*What you should do:* Please reproduce each of the entries below word for word, leaving the pictures out of your answer.

*Source data:*

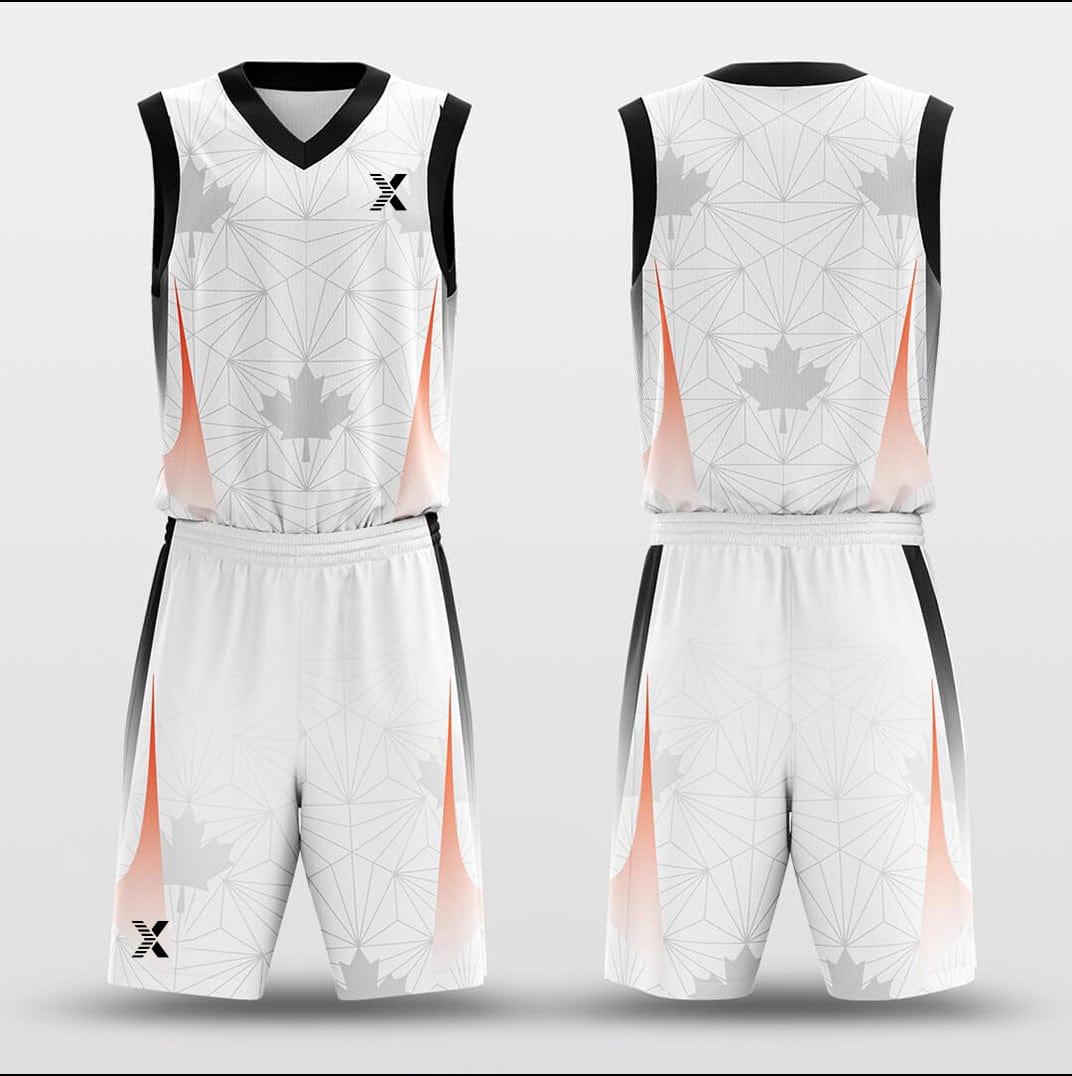Cikers Sports Basketball Uniforms Maple Leaf - Customized Basketball Jersey Set Sublimated BK160629S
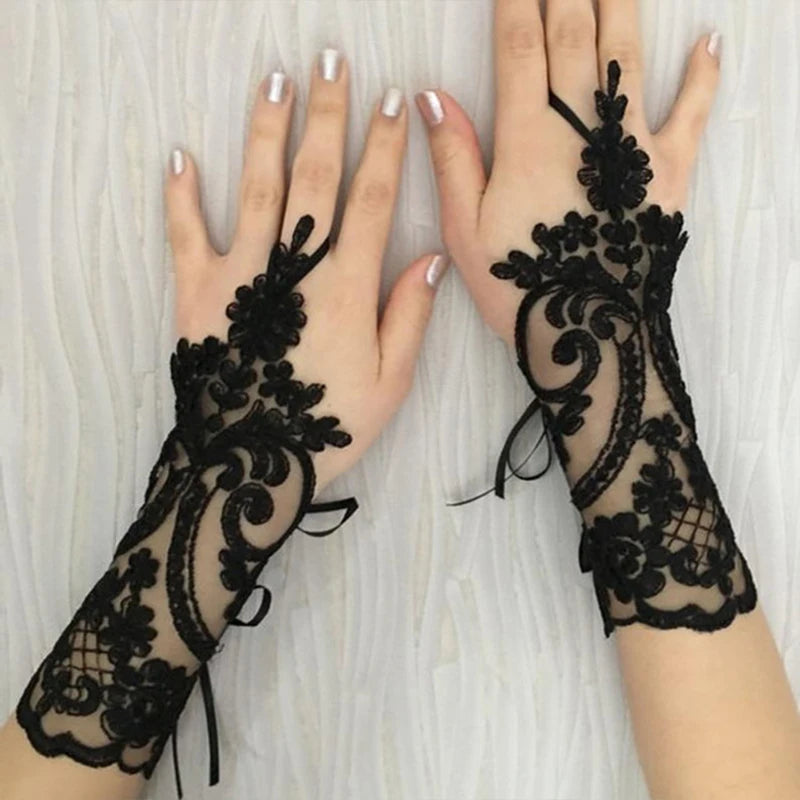 New Women Wedding Fingerless Gloves Accessory
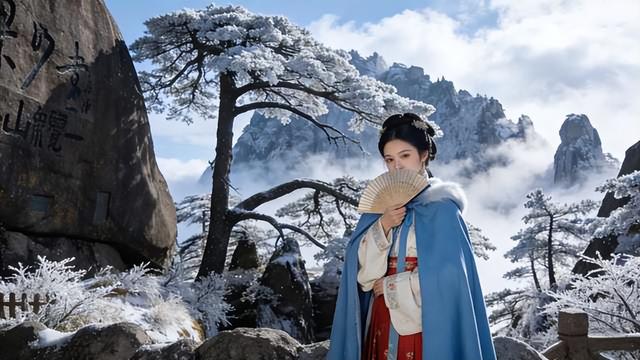 冰雪黄山绝景吟，雾凇奇观耀寰瀛！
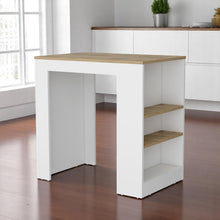 Load image into Gallery viewer, 36" Wood Kitchen Island With Storage - Beige / White
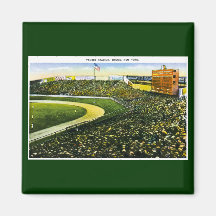 Baseball Stadium, Bronx, New York Vintage Refrigerator Magnet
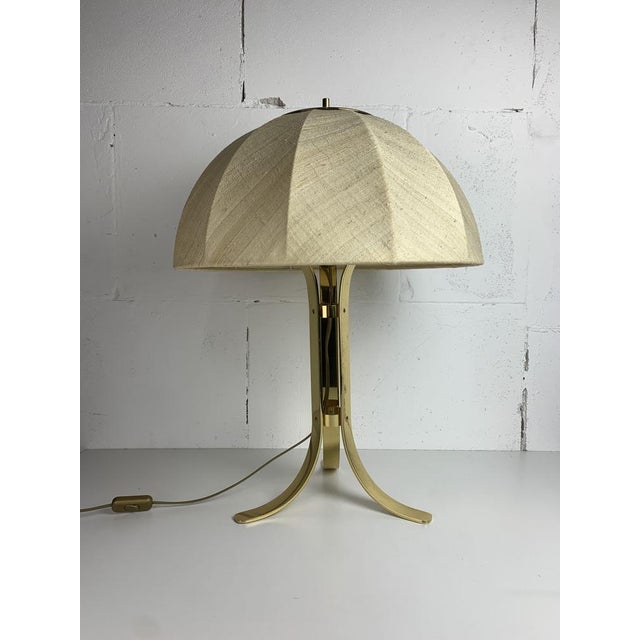 Metal Large Mid-Century Space Age Brass Mushroom Table Lamp, 1960s For Sale - Image 7 of 18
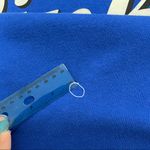 PINK - Victoria's Secret Victorias Secret PINK Royal Blue White Script Print Logo Long Sleeve T Shirt XS Photo 6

*Reply to the exercise:*
Cikers Sports Basketball Uniforms Maple Leaf - Customized Basketball Jersey Set Sublimated BK160629S
 New Women Wedding Fingerless Gloves Accessory
 冰雪黄山绝景吟，雾凇奇观耀寰瀛！
 Load image into Gallery viewer, 36" Wood Kitchen Island With Storage - Beige / White
 Baseball Stadium, Bronx, New York Vintage Refrigerator Magnet
 Metal Large Mid-Century Space Age Brass Mushroom Table Lamp, 1960s For Sale - Image 7 of 18
 PINK - Victoria's Secret Victorias Secret PINK Royal Blue White Script Print Logo Long Sleeve T Shirt XS Photo 6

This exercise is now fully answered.